Im August kam Tim Pistor vier Wochen nach der Überflutung ins Ahrtal. Dafür unterbrach der 36-Jährige sogar seine Alpenüberquerung – sein „Sabbatical“. Die Bilder von schlammdurchfluteten Kellern und Menschen, die sich auf ihre Dächer retteten, waren für ihn ein klarer Appell, selbst tätig zu werden. Als „Scout“ war er zunächst in Altenahr menschliche Schnittstelle zwischen Freiwilligen und dem Baumaterial. Er führte die Helfenden an den passenden Ort, schaute, dass sie etwas zu essen bekamen, verteilte Werkzeuge und Baustoffe. Schließlich programmierte der Kulmbacher eine IT-Lösung, die seinen Job übernahm.

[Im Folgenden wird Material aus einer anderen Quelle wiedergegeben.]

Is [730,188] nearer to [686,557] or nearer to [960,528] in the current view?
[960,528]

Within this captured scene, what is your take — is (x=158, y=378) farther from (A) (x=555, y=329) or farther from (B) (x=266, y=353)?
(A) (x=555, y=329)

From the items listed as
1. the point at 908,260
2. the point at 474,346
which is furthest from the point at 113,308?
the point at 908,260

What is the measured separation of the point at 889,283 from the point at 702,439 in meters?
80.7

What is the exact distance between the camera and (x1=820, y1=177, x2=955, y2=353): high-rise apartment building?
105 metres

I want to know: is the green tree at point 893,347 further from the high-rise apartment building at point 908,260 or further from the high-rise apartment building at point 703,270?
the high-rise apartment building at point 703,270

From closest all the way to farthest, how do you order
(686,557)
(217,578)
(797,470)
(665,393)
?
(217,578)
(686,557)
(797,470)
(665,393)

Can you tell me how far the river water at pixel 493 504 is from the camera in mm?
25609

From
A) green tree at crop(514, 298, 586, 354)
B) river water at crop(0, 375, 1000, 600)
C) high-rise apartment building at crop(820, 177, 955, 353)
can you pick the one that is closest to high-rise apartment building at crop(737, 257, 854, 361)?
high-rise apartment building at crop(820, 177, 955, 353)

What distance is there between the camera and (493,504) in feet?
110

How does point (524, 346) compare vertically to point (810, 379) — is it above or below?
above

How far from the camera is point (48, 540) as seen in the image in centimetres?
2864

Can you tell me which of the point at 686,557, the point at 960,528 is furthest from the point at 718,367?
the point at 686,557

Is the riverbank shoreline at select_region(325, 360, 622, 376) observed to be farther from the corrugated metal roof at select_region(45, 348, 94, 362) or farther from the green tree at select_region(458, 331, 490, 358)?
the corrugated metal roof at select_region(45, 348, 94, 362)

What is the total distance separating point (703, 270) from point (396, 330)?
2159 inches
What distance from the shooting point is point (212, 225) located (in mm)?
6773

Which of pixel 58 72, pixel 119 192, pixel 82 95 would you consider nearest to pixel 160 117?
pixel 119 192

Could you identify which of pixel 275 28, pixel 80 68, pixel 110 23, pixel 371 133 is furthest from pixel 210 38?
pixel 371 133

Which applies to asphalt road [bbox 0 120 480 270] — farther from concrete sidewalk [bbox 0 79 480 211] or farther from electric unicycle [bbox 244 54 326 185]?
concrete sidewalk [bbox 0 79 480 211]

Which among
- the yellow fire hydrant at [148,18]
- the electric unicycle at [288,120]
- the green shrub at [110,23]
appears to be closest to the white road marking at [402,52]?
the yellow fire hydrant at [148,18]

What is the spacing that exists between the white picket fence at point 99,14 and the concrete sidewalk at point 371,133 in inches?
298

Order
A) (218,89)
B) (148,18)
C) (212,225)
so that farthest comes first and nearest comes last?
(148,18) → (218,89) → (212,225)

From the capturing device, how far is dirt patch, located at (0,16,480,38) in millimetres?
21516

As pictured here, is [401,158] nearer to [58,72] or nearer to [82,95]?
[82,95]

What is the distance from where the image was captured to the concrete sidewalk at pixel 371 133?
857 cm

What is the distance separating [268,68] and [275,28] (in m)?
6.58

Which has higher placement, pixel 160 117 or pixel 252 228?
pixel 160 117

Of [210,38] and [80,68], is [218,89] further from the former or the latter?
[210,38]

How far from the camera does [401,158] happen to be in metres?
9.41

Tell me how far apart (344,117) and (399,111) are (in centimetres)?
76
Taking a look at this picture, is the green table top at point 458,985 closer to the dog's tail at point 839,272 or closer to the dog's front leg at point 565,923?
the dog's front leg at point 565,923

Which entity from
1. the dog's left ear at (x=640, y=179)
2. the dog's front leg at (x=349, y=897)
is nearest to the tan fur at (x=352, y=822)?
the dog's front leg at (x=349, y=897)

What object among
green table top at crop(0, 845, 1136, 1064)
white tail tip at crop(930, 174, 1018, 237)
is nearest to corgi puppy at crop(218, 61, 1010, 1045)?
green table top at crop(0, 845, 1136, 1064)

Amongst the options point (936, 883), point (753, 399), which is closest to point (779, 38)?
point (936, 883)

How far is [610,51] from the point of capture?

Die Gründer des Helfer-Shuttles, Thomas Pütz und Marc Ulrich, arbeiten wie Pistor in komplett anderen Richtungen. Der eine erstellt Marketing-Strategien, der andere hat ein Sanitätshaus. Was mit einem Pavillion und einer Bierbank anfing, wurde innerhalb weniger Wochen zur Zentrale für die Freiwilligen rund um das Gebiet Bad Neuenahr-Ahrweiler. Von den anfänglichen Koordinationsproblemen ist nichts mehr zu sehen: Helfende können einfach ohne Anmeldung vorkommen, werden eingeteilt und mit Bussen in die betroffenen Gebiete gefahren. Auf der eigenen Webseite gibt es reichlich Informationen: Arbeitskleidung ist von Vorteil, aber kein Muss. Wichtig sind Gummistiefel, Handschuhe und Masken – gegen Corona und den Staub.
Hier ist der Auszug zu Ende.